Le USS Gerald R. Ford déployé dans la Caraïbe : opération antidrogue ou démonstration de puissance ?

C’est une annonce  qui a fait grand bruit dans la région. Le Pentagone a confirmé le déploiement du USS Gerald R. Ford, le plus grand et le plus moderne des porte-avions américains, dans la zone du United States Southern Command – qui couvre la Caraïbe et une partie de l’Amérique latine.

Officiellement, il s’agit de renforcer la campagne antidrogue menée depuis plusieurs mois contre les trafics maritimes en provenance d’Amérique du Sud. Officieusement, beaucoup y voient un geste politique fort adressé à plusieurs gouvernements de la région, notamment le Venezuela.

Un géant des mers dans une région fragile

Le Gerald R. Ford, long de plus de 330 mètres et doté d’une capacité d’emport de plus de 75 avions et hélicoptères, symbolise la puissance navale américaine.

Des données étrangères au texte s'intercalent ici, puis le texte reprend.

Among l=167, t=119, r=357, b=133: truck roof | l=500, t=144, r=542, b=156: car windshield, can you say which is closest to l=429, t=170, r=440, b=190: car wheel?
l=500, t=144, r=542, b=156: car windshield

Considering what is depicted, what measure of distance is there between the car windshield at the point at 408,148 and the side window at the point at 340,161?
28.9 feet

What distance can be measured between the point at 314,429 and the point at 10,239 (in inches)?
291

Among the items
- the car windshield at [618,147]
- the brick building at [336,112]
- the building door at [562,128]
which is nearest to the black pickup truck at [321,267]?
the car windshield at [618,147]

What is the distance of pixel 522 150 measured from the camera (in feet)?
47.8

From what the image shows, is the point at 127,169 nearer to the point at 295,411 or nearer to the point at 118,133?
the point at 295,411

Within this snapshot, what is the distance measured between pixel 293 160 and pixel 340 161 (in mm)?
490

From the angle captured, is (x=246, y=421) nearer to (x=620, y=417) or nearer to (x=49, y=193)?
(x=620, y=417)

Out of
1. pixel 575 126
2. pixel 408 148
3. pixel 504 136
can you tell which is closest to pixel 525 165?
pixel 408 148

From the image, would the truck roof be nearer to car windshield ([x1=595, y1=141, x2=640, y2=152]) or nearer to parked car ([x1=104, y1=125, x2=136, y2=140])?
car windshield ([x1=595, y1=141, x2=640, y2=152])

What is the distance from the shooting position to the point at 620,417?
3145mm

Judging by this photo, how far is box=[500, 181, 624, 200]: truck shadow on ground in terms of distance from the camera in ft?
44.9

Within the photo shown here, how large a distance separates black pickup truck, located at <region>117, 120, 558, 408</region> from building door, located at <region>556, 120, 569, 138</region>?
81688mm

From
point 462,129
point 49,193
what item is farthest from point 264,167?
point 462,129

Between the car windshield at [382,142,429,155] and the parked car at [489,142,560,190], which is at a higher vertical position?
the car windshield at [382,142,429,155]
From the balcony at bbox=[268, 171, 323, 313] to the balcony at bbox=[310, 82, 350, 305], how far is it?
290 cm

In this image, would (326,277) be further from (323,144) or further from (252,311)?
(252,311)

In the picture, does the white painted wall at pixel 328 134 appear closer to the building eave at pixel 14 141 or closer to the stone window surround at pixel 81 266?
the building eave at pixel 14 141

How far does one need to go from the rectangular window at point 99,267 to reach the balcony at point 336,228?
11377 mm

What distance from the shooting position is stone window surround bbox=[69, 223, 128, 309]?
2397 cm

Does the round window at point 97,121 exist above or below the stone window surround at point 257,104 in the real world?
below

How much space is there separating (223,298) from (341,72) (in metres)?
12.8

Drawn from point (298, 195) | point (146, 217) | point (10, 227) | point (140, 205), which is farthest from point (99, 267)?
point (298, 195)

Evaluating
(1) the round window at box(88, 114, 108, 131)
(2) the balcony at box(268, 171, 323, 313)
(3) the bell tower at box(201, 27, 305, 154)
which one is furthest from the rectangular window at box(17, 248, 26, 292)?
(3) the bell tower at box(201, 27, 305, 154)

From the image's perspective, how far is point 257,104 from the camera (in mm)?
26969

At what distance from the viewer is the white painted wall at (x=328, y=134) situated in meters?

Son déploiement dans la Caraïbe, accompagné d’un groupe de frappe complet (frégates, destroyers, sous-marins), marque une montée en puissance inédite depuis la fin de la Guerre froide.

Selon le Pentagone, la mission vise à « détecter, surveiller et perturber les acteurs et activités illicites qui compromettent la sécurité et la prospérité des États-Unis et de leurs partenaires régionaux ».

En clair : les États-Unis veulent affirmer leur contrôle sur une zone maritime devenue un corridor stratégique pour les trafics de cocaïne et d’armes, et qui intéresse aussi d’autres puissances, notamment la Chine et la Russie.

Des frappes controversées et des tensions diplomatiques

Ces derniers mois, les forces américaines ont mené plusieurs frappes dites « cinétiques » contre des embarcations suspectées d’être liées à des cartels. Des dizaines de morts ont été rapportés, sans toujours que les victimes soient identifiées formellement comme des trafiquants.

Certains gouvernements de la région – Colombie, Venezuela, Nicaragua – dénoncent ces actions jugées unilatérales et en dehors du droit international maritime.

Le gouvernement vénézuélien a d’ailleurs parlé d’« agression déguisée », accusant Washington de vouloir exercer une pression politique alors que les relations bilatérales sont déjà extrêmement tendues.

À l’inverse, Trinidad-and-Tobago et plusieurs États des Petites Antilles anglophones ont accueilli favorablement ce déploiement, y voyant un soutien technique et sécuritaire dans la lutte contre le narcotrafic, un fléau qui mine leurs sociétés

Et la Grande Caraïbe dans tout ça ?

Pour les territoires insulaires de la Grande Caraïbe, cette présence militaire accrue pose question.

D’un côté, elle pourrait renforcer la surveillance maritime et dissuader les trafiquants. De l’autre, elle risque de militariser davantage une région déjà fragile, où les équilibres géopolitiques sont précaires.

Entre Washington, Caracas, La Havane et Bogotá, la Caraïbe devient plus que jamais un espace de projection de puissance, un théâtre d’intérêts croisés où la lutte antidrogue n’est qu’une pièce d’un puzzle bien plus vaste.

Une histoire à suivre de près

Le Gerald R. Ford devrait rester plusieurs semaines dans la zone avant de rejoindre, éventuellement, la côte Pacifique. Cependant, son arrivée envoie un message clair : les États-Unis entendent reprendre la main sur leur arrière-cour stratégique. 
Les prochains jours diront si ce déploiement servira réellement à freiner les réseaux criminels ou s’il marque le début d’une nouvelle phase de tension politico-militaire dans la Grande Caraïbe.